• [INPUT MATERIAL]

________________________________________

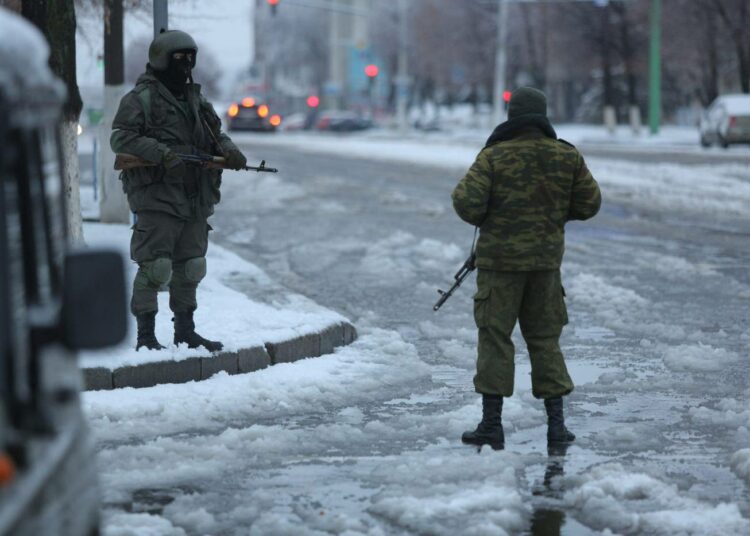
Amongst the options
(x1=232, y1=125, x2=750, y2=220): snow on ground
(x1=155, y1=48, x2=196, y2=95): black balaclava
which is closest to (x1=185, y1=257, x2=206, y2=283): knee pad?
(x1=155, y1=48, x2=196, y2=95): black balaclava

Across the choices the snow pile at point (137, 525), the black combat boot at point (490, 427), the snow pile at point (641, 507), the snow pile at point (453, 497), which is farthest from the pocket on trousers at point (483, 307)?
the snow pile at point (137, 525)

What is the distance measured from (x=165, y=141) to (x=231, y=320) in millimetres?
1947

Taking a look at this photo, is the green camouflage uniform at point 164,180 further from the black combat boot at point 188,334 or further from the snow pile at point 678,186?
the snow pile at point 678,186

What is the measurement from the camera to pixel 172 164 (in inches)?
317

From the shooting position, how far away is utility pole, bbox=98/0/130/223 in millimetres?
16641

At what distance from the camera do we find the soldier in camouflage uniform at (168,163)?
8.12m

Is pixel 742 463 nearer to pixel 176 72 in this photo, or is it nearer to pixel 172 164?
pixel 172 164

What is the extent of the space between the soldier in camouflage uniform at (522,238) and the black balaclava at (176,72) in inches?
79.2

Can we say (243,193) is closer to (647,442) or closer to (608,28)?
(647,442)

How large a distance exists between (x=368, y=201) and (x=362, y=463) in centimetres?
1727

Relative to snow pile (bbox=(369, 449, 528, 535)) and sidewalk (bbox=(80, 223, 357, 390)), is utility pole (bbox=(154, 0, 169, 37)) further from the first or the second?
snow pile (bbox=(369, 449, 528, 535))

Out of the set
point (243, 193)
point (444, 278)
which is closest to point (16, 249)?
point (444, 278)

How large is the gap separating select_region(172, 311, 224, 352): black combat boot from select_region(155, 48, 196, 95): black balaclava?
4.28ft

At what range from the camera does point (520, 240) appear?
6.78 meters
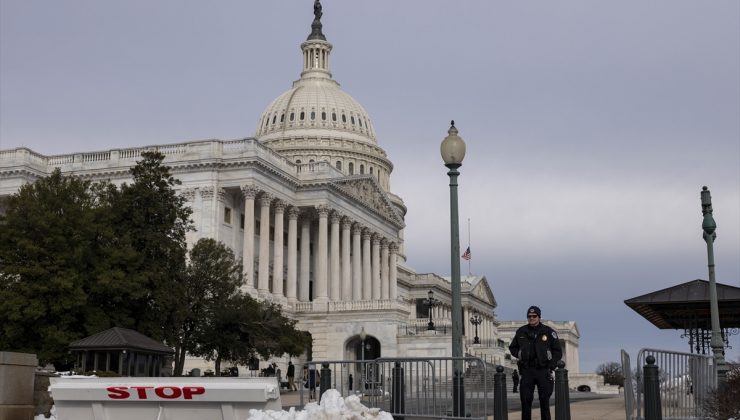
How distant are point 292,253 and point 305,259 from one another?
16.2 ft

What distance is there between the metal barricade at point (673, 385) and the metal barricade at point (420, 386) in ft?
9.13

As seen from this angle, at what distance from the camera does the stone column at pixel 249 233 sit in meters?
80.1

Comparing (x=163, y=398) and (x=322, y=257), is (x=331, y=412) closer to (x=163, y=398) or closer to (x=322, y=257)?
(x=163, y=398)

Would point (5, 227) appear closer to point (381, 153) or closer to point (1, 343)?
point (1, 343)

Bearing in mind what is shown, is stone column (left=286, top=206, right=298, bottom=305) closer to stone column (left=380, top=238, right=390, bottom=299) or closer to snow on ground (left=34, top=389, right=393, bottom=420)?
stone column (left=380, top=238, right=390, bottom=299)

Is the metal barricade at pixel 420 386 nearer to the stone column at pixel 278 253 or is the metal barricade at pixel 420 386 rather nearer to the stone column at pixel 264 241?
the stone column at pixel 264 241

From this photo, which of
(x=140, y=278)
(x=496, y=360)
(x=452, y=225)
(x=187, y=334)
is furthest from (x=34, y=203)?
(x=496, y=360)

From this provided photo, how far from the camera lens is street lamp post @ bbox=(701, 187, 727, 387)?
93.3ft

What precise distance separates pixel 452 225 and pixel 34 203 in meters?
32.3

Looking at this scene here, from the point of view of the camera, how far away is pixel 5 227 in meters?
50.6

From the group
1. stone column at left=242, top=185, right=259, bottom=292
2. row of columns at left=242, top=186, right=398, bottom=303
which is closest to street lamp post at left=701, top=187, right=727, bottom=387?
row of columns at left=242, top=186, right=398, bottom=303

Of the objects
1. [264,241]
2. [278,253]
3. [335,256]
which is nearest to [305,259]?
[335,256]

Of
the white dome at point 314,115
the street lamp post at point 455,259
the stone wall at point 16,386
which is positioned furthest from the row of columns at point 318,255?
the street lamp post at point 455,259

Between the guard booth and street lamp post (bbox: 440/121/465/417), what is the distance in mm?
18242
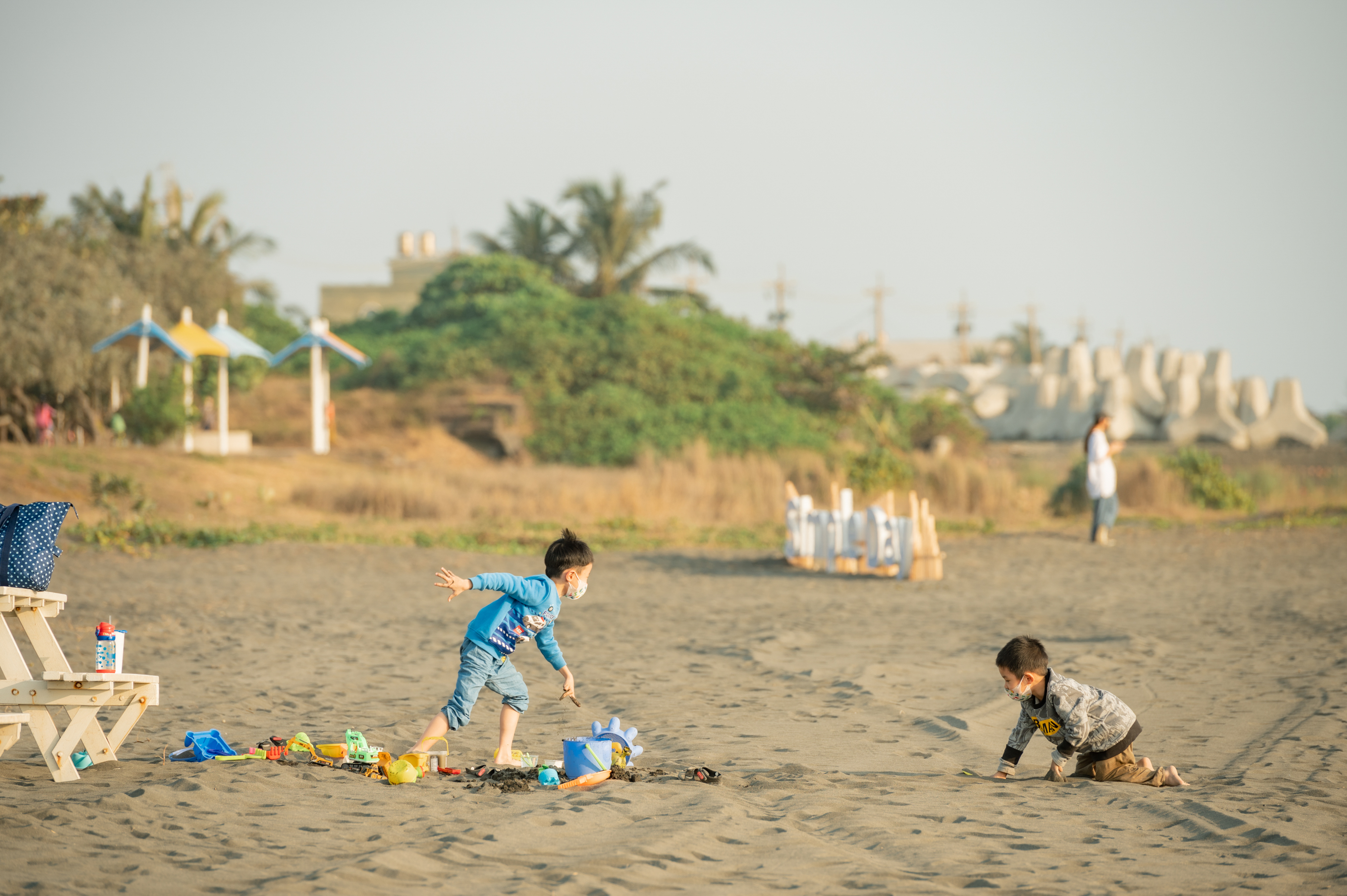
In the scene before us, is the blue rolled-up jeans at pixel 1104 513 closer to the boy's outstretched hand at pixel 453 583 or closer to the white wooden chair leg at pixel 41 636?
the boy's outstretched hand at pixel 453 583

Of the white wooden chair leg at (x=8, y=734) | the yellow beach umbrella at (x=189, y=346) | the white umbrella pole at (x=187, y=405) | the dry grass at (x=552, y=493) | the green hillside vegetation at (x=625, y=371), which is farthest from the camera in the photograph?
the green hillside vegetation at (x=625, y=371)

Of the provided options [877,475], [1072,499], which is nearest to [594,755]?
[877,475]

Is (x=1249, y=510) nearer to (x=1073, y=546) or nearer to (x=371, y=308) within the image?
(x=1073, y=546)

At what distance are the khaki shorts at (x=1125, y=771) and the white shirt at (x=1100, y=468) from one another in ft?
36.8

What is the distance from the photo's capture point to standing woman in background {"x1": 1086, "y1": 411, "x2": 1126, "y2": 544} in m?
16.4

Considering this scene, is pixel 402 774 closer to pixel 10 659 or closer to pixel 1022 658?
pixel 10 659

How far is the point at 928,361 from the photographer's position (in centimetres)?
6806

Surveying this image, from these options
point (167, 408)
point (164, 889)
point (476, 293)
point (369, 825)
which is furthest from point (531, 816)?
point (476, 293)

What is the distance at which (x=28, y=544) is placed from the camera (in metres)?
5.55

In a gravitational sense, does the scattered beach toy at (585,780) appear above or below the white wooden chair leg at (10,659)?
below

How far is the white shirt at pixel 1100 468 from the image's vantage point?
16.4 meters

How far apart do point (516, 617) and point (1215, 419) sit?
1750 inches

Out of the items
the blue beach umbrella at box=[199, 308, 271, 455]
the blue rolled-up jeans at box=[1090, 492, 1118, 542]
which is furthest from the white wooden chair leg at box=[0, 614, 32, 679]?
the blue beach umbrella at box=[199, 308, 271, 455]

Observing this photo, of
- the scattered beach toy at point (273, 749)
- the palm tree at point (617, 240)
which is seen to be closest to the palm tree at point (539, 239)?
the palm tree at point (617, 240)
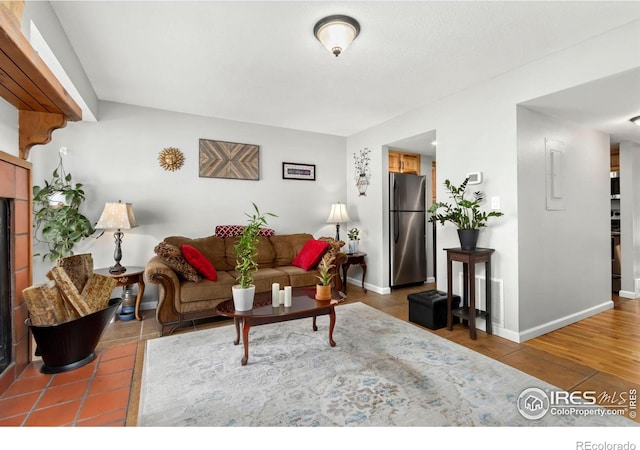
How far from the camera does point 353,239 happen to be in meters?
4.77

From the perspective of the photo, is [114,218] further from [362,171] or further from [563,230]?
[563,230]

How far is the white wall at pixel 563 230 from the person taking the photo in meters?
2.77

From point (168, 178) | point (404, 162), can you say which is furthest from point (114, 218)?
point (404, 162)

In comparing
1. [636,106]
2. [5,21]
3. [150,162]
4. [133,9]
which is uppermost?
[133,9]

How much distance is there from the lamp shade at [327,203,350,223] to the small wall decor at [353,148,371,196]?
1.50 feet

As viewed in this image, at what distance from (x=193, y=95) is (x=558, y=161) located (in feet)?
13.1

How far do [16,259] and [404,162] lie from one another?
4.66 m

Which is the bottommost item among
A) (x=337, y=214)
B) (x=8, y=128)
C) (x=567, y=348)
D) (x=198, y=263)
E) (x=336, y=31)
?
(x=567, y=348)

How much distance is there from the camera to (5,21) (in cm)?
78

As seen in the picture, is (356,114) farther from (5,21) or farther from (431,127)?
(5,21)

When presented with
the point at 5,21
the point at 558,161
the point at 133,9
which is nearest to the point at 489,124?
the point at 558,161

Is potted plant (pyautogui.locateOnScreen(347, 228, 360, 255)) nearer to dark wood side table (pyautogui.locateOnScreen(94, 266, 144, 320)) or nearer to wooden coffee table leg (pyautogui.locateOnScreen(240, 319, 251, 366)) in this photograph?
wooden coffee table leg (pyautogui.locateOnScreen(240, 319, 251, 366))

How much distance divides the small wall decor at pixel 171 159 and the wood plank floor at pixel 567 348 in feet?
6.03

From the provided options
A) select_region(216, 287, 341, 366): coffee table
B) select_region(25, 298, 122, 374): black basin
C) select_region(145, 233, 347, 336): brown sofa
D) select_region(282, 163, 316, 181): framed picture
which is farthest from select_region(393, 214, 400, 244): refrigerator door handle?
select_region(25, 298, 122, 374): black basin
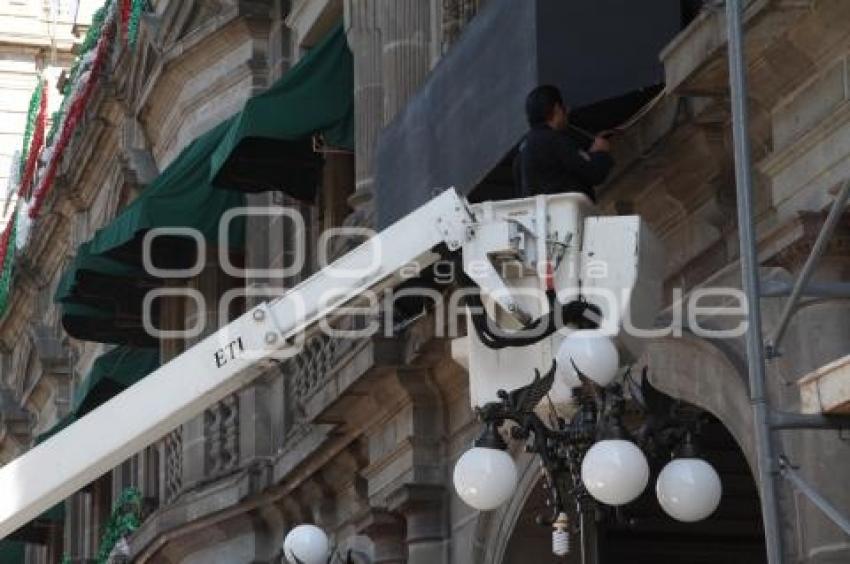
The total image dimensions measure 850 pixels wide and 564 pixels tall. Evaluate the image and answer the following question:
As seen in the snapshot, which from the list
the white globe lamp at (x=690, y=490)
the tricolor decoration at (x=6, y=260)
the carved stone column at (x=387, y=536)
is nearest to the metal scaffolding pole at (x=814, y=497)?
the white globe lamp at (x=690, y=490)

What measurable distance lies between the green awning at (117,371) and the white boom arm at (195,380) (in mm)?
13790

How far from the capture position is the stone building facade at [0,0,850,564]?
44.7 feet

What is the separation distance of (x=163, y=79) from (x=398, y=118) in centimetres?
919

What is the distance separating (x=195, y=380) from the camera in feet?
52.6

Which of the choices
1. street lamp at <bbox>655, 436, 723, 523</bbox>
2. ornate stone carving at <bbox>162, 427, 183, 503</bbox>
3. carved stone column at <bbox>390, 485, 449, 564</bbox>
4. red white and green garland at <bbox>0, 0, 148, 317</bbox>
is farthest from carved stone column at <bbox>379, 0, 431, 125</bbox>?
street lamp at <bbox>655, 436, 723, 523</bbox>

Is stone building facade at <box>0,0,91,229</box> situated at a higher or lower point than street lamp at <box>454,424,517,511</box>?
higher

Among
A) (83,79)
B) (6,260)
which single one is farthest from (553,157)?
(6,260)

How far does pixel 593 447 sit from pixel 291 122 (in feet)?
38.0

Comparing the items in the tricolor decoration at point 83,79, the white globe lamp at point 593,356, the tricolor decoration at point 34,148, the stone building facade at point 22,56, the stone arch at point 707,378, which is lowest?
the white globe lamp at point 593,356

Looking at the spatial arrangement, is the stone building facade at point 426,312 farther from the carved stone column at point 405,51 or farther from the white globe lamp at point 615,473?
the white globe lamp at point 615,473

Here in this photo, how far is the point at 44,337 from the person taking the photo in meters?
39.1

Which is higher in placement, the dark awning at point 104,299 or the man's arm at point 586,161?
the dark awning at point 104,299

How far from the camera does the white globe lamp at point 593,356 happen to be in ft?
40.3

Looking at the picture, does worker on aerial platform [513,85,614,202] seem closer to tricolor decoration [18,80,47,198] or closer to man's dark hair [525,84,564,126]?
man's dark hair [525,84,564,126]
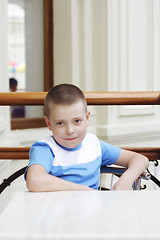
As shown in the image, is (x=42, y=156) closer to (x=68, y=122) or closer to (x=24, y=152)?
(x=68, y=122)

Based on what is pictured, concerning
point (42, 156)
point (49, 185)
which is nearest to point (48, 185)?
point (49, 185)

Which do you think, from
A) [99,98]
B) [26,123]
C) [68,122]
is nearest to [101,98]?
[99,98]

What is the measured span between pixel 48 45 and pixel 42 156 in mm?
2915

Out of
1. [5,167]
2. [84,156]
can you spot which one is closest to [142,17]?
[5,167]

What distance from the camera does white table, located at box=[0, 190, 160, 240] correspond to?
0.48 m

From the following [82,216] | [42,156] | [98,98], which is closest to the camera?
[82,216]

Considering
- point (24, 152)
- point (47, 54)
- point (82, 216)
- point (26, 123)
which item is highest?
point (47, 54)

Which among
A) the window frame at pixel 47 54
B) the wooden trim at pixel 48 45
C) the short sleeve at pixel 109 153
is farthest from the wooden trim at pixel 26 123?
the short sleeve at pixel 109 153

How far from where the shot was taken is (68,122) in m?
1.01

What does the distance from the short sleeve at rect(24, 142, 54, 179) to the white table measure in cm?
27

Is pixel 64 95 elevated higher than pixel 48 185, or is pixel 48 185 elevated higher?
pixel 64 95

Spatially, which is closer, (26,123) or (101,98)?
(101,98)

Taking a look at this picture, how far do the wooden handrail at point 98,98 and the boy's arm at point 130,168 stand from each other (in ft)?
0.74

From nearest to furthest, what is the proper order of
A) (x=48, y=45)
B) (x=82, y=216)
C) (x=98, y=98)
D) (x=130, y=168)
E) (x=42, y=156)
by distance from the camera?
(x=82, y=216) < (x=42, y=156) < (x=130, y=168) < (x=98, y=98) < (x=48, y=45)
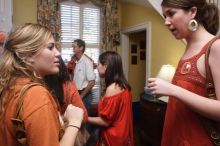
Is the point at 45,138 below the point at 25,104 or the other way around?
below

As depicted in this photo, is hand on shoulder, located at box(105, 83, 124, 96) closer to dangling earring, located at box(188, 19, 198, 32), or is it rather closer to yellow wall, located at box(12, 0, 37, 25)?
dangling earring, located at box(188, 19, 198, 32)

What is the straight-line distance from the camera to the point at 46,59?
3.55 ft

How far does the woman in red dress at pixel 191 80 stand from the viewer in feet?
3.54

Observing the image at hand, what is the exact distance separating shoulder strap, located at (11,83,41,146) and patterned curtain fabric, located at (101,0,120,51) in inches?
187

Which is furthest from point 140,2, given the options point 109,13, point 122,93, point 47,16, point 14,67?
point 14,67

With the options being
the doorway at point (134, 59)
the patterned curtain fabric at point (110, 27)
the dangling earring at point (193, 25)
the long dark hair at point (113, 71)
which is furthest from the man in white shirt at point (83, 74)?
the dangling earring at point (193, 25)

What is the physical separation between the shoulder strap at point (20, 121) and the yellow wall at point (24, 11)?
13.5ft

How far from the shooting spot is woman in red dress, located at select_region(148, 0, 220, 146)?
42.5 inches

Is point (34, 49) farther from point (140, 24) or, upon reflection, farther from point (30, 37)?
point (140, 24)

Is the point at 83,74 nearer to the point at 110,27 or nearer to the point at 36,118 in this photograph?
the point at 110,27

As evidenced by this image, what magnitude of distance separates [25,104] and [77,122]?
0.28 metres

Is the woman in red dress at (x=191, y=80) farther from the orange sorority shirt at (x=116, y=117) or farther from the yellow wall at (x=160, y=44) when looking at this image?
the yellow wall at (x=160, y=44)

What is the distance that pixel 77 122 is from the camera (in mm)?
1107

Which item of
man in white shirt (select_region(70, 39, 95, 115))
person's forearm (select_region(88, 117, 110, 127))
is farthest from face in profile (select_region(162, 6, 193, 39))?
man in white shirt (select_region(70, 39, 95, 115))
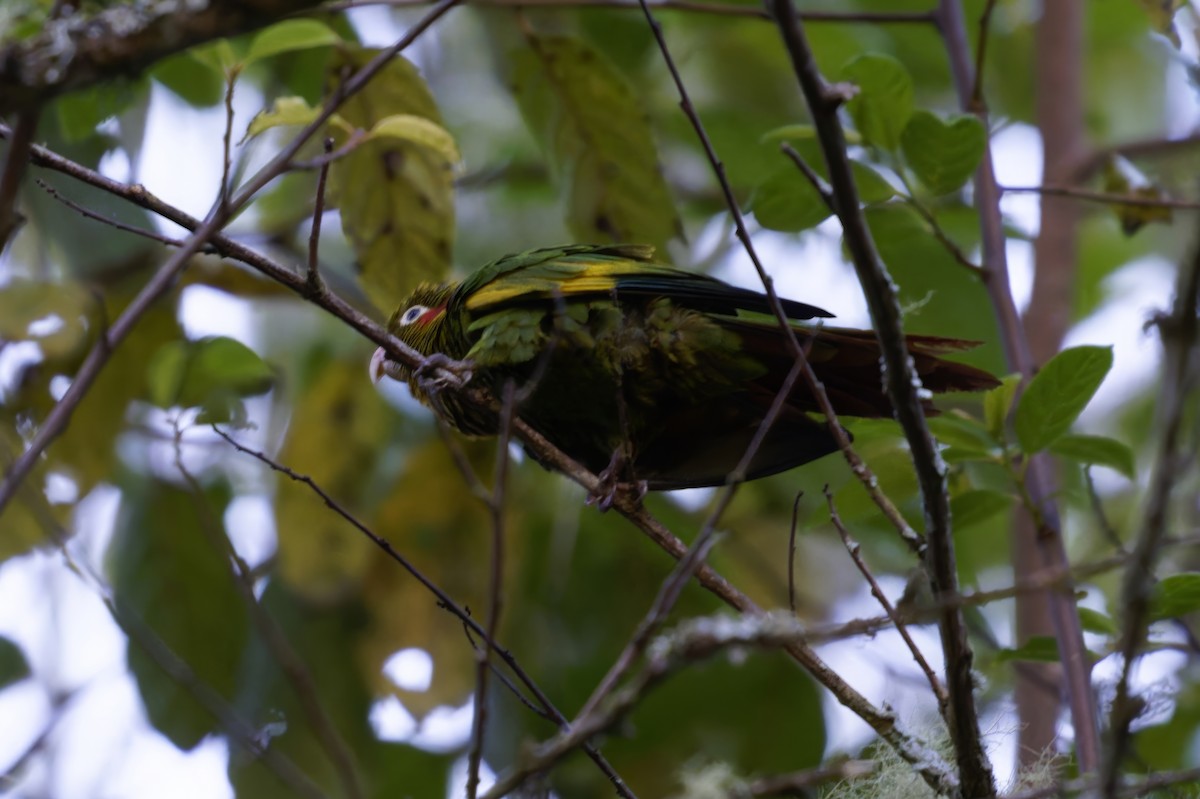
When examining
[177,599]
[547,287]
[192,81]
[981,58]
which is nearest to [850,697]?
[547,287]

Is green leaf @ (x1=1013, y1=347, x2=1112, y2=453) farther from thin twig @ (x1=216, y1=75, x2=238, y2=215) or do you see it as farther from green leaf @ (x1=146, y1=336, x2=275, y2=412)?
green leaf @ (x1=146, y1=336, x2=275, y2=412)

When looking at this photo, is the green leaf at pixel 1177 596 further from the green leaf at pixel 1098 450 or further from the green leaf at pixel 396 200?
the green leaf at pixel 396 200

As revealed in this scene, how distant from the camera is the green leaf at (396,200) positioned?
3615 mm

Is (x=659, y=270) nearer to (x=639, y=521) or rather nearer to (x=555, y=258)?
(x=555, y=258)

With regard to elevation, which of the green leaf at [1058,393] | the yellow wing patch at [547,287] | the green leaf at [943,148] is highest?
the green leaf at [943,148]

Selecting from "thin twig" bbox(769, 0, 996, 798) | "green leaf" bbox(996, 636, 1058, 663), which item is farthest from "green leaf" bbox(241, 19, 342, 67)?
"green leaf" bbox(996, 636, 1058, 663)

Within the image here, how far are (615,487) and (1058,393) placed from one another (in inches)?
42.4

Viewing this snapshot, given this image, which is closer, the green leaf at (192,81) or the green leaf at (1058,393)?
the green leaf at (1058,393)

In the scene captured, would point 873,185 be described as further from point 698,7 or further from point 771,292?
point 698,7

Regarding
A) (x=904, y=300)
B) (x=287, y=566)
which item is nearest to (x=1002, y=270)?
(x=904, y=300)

________________________________________

• [STATED GOAL] Write out everything from the line containing "When examining" down to the end of the items, with "thin twig" swapped for "slender twig" and nothing else changed.

• [FINAL RESULT]
When examining
[177,599]
[547,287]
[192,81]
[981,58]
which is nearest to [850,697]?
[547,287]

Is green leaf @ (x1=1013, y1=347, x2=1112, y2=453) farther from slender twig @ (x1=216, y1=75, x2=238, y2=215) or do you see it as farther from green leaf @ (x1=146, y1=336, x2=275, y2=412)?
green leaf @ (x1=146, y1=336, x2=275, y2=412)

When looking at this photo, is the green leaf at pixel 1177 596 further from the green leaf at pixel 1098 450 or further from the green leaf at pixel 396 200?
the green leaf at pixel 396 200

As revealed in this scene, how distant from the camera is the green leaf at (396,200) positioned?
3615 mm

Is (x=659, y=270) nearer to (x=639, y=521) or rather nearer to (x=555, y=258)?
(x=555, y=258)

With regard to elevation, which of the green leaf at [1058,393] | the yellow wing patch at [547,287] | the green leaf at [943,148] is highest?
the green leaf at [943,148]

Selecting from "slender twig" bbox(769, 0, 996, 798) | "green leaf" bbox(996, 636, 1058, 663), which item is farthest from "green leaf" bbox(241, 19, 342, 67)?
"green leaf" bbox(996, 636, 1058, 663)

Within the image here, how far are (615,487) and (1058,393) placed from one another (in inches)?
42.4

Viewing this snapshot, given this image, which is closer, the green leaf at (192,81) or the green leaf at (1058,393)?
the green leaf at (1058,393)

In the scene captured, would point 873,185 be described as further from point 698,7 or further from point 771,292?
point 698,7

Regarding
A) (x=904, y=300)
B) (x=287, y=566)
which item is nearest to (x=1002, y=270)?
(x=904, y=300)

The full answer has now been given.